*THE PROBLEM*
Write out, from the entries below, exactly the lines that run between the lines holding "RICAMBIO COPERCHIO CONTENITORE" and "Resale - Apartment", inclusive, and stop there.

*GIVEN RECORDS*
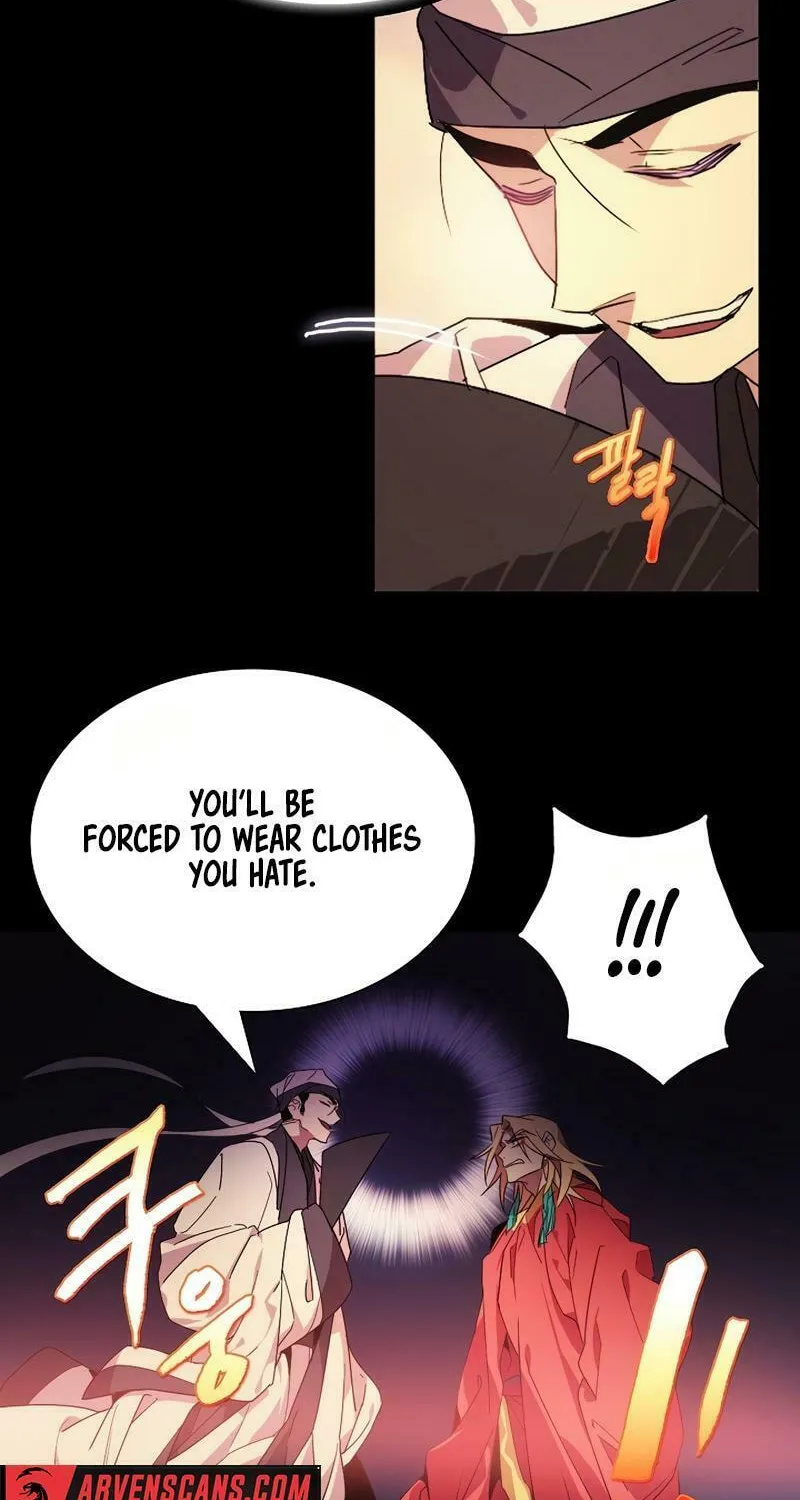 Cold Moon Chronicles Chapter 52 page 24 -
* * *
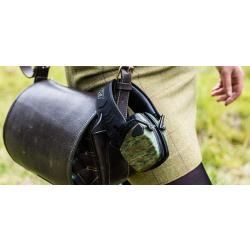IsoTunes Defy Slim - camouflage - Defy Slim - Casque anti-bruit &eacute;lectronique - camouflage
* * *
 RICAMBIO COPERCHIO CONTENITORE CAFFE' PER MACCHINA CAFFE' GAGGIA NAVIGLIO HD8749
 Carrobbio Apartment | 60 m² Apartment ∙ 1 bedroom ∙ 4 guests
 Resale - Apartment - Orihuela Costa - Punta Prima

*ANSWER TO THIS PROBLEM*
 RICAMBIO COPERCHIO CONTENITORE CAFFE' PER MACCHINA CAFFE' GAGGIA NAVIGLIO HD8749
 Carrobbio Apartment | 60 m² Apartment ∙ 1 bedroom ∙ 4 guests
 Resale - Apartment - Orihuela Costa - Punta Prima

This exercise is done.